Pantings by Nainsukh’s older brother Manaku of Guler, another exponent of Pahari style of painting. Left: Vishnu as Varaha challenges the demon Hiranyaksha (1740), top right: Poet Jayadeva worshipping Radha and Krishna (1730), bottom right: Ravana shows Sita the counterfeit head of Rama (1725)

The Re-Creation of Nainsukh’s Work

For the prominent American art historian Milo C. Beach, the film Nainsukh “will do more for public interest in Indian painting than all the many scholarly essays.” The film is a quasi-biographical account of Nainsukh of Guler, an 18th-century miniature painter, who has been called “one of the most original and brilliant of Indian painters.”

Dutta’s film, produced by Switzerland’s Museum Rietberg, is considered the culmination of his research on Pahari miniature painting in the Kangra Valley of Himachal Pradesh (a state in North India). Nainsukh played an important role in reinventing the Pahari miniature tradition by painting secular scenes from the royal court, where he was an official artist after leaving his father’s celebrated workshop.

In this film, a series of Nainsukh’s miniature paintings ― mostly created during his time as a court painter ― are re-created adhering to the tableau vivant style.

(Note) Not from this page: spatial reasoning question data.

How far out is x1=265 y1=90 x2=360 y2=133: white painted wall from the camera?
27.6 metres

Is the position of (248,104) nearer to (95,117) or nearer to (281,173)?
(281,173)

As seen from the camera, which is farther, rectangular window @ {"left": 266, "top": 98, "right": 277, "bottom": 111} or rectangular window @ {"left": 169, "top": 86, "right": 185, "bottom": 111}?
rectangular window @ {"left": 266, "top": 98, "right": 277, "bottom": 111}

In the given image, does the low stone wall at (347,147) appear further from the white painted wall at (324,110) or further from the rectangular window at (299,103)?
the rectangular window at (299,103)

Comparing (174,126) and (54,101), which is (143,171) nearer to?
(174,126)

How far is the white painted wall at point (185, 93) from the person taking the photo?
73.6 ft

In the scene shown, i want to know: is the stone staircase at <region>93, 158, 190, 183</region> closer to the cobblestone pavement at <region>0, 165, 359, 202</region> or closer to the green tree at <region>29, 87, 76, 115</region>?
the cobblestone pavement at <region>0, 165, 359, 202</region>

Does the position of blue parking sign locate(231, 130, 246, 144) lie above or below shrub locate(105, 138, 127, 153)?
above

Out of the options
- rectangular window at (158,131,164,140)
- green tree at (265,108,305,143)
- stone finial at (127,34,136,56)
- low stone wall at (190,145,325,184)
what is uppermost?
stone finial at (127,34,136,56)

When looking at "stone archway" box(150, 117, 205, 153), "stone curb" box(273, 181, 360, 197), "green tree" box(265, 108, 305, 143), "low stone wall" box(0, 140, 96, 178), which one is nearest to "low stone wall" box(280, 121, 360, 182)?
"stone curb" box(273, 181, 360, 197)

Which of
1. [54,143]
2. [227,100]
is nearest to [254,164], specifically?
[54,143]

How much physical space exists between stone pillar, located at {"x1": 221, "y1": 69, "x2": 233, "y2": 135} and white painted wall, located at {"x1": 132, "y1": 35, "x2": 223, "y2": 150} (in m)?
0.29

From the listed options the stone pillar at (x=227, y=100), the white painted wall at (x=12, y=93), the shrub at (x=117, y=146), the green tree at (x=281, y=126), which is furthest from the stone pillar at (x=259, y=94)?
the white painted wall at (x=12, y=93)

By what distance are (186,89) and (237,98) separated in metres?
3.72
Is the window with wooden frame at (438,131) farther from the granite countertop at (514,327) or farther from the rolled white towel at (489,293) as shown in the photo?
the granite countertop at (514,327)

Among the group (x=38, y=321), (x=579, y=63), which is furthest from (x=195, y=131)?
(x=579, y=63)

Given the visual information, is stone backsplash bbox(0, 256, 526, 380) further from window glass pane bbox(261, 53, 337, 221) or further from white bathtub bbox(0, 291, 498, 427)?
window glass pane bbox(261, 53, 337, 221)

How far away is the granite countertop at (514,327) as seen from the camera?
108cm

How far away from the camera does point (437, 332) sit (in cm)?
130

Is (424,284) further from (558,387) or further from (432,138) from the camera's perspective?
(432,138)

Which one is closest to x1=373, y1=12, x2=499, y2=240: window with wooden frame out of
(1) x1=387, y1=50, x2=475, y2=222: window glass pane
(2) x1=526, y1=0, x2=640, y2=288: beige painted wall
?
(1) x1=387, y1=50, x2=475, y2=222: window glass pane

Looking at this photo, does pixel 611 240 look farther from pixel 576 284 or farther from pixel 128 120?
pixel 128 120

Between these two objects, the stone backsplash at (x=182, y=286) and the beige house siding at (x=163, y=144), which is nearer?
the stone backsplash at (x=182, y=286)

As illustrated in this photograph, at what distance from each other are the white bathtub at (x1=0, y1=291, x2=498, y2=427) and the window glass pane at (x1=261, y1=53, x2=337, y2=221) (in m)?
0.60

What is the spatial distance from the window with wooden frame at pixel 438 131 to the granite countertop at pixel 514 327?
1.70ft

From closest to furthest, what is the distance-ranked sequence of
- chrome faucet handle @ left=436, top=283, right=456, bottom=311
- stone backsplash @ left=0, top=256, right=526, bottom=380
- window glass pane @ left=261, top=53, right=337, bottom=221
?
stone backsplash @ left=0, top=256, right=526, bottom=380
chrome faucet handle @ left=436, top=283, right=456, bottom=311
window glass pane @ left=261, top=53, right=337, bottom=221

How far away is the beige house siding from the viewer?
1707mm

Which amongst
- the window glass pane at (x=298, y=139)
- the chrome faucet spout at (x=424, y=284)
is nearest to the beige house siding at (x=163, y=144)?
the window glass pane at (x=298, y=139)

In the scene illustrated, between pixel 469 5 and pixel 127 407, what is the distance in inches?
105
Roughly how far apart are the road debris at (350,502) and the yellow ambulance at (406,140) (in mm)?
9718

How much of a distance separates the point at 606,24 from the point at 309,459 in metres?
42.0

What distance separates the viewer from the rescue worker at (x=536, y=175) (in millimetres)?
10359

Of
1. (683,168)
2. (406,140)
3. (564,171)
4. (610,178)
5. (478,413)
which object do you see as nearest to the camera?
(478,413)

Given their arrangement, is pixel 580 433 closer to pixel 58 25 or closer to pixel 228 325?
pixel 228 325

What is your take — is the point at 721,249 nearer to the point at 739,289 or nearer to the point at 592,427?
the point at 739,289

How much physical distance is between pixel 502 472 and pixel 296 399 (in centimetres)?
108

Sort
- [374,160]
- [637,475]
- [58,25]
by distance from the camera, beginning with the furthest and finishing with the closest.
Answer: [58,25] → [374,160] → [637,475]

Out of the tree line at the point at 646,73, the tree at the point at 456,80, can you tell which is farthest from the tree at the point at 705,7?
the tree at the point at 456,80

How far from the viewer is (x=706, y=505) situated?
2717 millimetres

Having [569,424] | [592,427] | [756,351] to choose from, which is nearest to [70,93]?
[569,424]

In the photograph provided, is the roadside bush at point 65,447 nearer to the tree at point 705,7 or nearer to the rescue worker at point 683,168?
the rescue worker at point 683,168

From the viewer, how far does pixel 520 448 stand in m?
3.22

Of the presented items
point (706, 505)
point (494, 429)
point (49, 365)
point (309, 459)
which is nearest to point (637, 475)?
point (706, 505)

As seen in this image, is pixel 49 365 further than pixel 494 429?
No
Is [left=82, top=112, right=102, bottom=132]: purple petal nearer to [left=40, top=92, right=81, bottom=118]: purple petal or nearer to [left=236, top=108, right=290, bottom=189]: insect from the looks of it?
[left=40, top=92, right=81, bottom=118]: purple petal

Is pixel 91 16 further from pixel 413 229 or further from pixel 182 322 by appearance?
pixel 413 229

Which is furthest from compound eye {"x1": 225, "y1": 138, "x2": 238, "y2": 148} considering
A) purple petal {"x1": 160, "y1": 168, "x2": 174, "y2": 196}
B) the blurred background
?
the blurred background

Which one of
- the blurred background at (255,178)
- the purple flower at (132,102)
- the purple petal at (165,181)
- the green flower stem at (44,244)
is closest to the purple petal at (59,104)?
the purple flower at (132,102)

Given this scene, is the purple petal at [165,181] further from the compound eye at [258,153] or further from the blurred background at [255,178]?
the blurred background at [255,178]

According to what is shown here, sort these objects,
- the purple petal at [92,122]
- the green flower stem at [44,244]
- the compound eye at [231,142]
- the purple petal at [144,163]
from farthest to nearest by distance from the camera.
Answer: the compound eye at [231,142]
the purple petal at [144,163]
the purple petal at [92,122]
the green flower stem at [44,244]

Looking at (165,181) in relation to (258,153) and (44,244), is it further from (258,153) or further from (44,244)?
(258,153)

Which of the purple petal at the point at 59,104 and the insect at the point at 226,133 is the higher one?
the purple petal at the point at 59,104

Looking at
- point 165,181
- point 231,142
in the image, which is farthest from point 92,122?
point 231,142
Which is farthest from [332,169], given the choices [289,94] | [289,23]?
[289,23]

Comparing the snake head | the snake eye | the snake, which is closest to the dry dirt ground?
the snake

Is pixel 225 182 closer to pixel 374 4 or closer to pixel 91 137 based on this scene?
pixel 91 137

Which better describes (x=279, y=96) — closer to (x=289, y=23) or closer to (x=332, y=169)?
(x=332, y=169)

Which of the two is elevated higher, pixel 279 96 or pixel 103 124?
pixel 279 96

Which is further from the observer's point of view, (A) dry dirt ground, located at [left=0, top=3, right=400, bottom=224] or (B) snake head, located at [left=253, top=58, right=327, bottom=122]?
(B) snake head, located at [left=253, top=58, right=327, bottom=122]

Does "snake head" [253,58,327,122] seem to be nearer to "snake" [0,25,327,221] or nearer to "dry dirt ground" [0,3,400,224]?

The paintings are used as templates for the enlivening of the deceptively flat pictures and painterly subjects. The compositions are meticulously curated and attention is given to both architectural and environmental details. The windows and doors of the palace are sometimes used as frames to accommodate the subjects and to organically create the dividing lines between them.

A series of Nainsukh’s miniature paintings is re-created following the tableau vivant style.

The subjects are given a dynamism that does not derive from their actions or personality but from their form, their movement (or its absence), and their place within the frame. The usage of wide angle shots creates a perfect environment for the subjects to move with surgical precision and to build a relationship with the environment that encloses them.

The sound design plays a key role as well in the process of creating an immersive atmosphere and pushing the connection between the viewer and the artist one step further. Throughout the viewing experience, the sound design creates an eerie atmospheric soundscape, a riveting rhythm, and an inextricable link between nature and its living beings. Overall, Dutta’s visual language inadvertently leads towards the immortalization of his subject ― Nainsukh and his body of work.

The windows as frames that accommodate the subjects.

While Dutta’s early short films were already well known in experimental cinema circles, it was perhaps Nainsukh that brought him to the forefront of his field. The retrospective of his work available on the streaming platform MUBI is a great starting point for those interested in exploring a “unique cinematic voice in Indian cinema.”